*WHAT YOU NEED TO DO*:
[1] According to the article on the documentary "Soldier Girl," what prompted Cathy Brookshire to notice that female soldiers are rarely mentioned in the media?
[2] Summarize the article on the documentary "Soldier Girl" in two sentences.

Women enlist in the different branches of the military for the same reasons that men do: patriotism, challenge, impulse, dare, career, family tradition. Yet, women’s experiences are sometimes not akin to men’s; mental abuse, sexual harassment and rape are realities.
In “Soldier Girl,” a new, raw, no-holds-bar film, 31 South Carolina female veterans speak – often for the first time – about their experiences serving in the armed forces. Cathy Brookshire, speech communications and rhetoric instructor at U.S.C., located women representing a wide range of ages and years of service to contribute to her 30-minute documentary. It was released this past spring and is available worldwide for private showings.
A report on National Public Radio prompted Cathy to notice that female soldiers are rarely mentioned in the media. She asked a female student who is a veteran about her experience in the military, and a verbal flood spilled forth. Cathy knew there were more stories like hers to be told and was able to secure grant money to create a film. She spread the word that she would like to interview S.C. female vets, and women came forward in droves. With more than 35,000 female veterans in South Carolina, there was no shortage of candidates for the film; ultimately, the stories of 31 are presented in “Soldier Girl.”
From left to right: Rebekah Havrilla, Susan Cosson, Virginia Jamison
“They were so enthusiastic about sharing,” says Cathy. “Many said they had never talked about their experiences.”
What the women had not talked about was how joining freaked some of them out; how they took pride in fighting for something bigger than themselves; and how there was no recourse when male soldiers touched them inappropriately.
Just like many American men, immediately after the Japanese attack on Pearl Harbor, Mary Jane Matthews enlisted as a Marine. Her boyfriend was killed on the Arizona that day, and she was spurred on by both patriotism and a desire to fight in memory of her loved one and those who served with him. Yet, women enlisting was such a novel concept in 1941 that the military scrambled, she remembers, to figure out how to process her.

*SOURCE MATERIAL*:
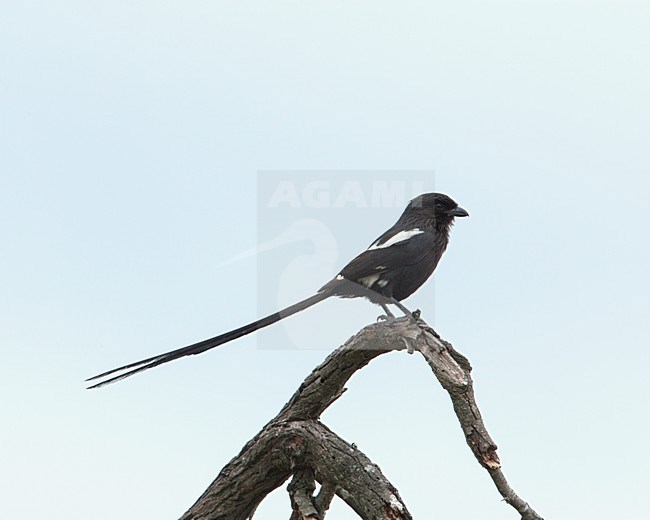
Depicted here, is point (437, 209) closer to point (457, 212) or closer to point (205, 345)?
point (457, 212)

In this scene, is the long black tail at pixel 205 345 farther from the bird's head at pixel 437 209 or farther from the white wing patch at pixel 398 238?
the bird's head at pixel 437 209

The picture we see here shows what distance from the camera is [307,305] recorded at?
4.77 meters

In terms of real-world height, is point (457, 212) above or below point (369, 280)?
above

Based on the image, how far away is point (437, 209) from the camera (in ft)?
17.3

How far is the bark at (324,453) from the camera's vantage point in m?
3.81

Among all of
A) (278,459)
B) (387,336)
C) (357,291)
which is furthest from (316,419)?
(357,291)

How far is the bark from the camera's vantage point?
3.81 meters

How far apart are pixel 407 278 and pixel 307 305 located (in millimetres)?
597

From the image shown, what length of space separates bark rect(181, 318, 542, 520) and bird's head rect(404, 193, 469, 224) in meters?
1.24

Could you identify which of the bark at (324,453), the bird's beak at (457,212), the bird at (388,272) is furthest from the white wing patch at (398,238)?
the bark at (324,453)

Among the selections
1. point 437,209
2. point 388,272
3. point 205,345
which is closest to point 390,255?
point 388,272

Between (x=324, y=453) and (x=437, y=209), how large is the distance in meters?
1.89

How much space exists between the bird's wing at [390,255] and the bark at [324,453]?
0.66 meters

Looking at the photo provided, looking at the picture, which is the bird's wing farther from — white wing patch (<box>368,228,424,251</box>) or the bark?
the bark
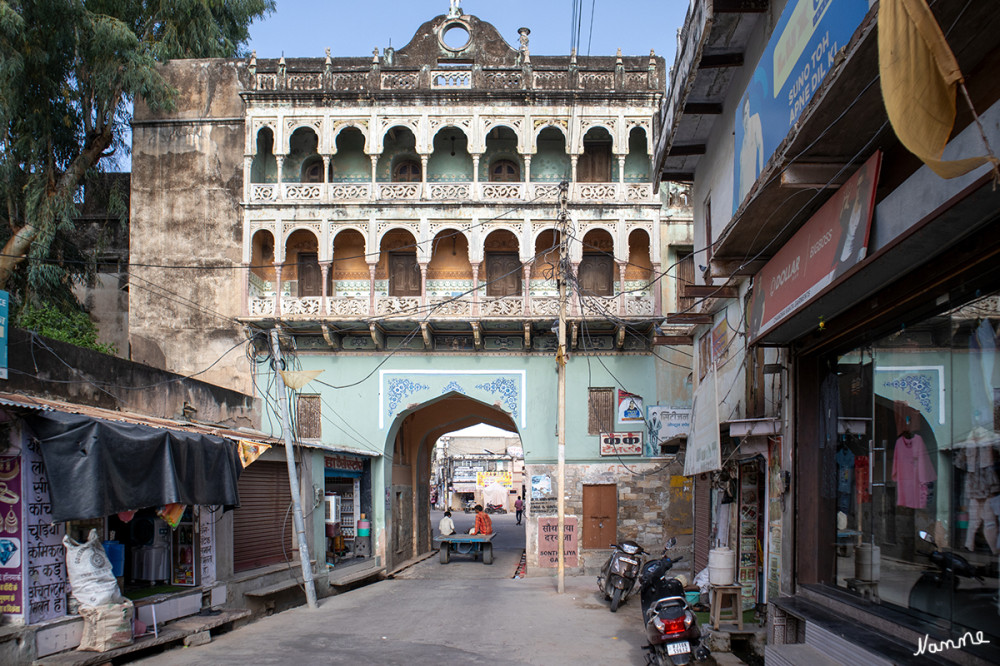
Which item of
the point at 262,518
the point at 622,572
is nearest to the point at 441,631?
the point at 622,572

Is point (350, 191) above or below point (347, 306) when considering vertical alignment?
above

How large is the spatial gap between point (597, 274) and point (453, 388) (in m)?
5.02

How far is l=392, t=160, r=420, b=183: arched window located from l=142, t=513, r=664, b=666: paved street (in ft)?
36.7

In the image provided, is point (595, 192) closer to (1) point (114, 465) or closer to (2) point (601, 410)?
(2) point (601, 410)

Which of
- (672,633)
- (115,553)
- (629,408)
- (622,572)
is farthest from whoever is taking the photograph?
(629,408)

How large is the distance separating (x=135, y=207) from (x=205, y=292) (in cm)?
311

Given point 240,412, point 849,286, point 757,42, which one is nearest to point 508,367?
point 240,412

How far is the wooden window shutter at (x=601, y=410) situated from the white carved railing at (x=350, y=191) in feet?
25.9

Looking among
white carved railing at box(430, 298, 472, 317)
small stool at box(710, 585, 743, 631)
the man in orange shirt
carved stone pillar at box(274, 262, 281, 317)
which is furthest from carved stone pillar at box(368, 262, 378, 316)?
small stool at box(710, 585, 743, 631)

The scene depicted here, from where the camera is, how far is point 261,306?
2131 cm

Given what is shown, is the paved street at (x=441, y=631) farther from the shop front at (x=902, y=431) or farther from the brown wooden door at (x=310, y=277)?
the brown wooden door at (x=310, y=277)

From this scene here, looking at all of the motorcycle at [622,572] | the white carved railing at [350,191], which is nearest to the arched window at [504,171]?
the white carved railing at [350,191]

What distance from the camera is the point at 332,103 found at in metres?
21.6

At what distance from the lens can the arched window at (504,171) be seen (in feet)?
75.0
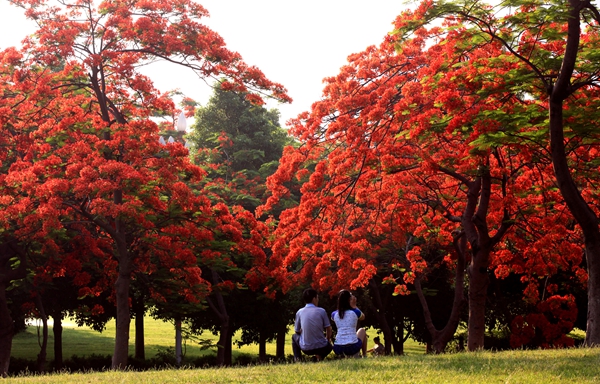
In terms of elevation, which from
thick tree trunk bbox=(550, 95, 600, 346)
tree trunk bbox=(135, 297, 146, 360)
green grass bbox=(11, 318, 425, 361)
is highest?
thick tree trunk bbox=(550, 95, 600, 346)

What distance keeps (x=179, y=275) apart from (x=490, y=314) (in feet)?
48.7

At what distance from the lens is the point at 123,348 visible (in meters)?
18.2

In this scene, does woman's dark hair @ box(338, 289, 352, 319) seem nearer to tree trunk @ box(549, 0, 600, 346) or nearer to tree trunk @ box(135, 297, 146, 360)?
tree trunk @ box(549, 0, 600, 346)

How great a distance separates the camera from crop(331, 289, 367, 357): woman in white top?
11.4m

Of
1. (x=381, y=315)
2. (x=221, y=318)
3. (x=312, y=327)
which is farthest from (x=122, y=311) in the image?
(x=381, y=315)

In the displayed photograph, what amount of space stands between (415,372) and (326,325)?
2.13 metres

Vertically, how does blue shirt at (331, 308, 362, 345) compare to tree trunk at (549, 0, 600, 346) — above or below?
below

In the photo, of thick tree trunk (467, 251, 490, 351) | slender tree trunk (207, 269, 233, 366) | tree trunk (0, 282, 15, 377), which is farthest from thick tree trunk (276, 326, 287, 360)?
thick tree trunk (467, 251, 490, 351)

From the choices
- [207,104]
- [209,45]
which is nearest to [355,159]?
[209,45]

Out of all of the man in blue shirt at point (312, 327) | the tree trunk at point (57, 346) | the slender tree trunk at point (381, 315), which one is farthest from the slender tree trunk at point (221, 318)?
the man in blue shirt at point (312, 327)

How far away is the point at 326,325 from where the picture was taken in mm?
11633

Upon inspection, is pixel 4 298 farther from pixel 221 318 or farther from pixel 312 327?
pixel 312 327

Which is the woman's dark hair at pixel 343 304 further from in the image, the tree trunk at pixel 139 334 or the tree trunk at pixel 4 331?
the tree trunk at pixel 139 334

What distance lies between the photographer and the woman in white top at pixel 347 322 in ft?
37.5
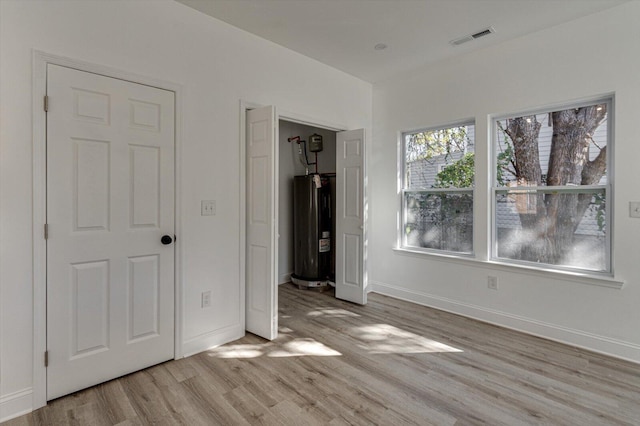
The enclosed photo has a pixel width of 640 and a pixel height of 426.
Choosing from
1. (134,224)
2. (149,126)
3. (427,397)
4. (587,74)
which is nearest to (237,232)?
(134,224)

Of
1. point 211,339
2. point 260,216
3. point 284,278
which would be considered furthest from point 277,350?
point 284,278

*ANSWERS PER TASK*:
[1] A report on National Public Radio.

[2] "Soldier Girl" is a 30-minute documentary by U.S.C. instructor Cathy Brookshire in which 31 South Carolina female veterans, often for the first time, describe their military service, including realities such as mental abuse, sexual harassment and rape. Brookshire made the film with grant money after noticing that female soldiers are rarely mentioned in the media, and when she sought interviews, women came forward in droves.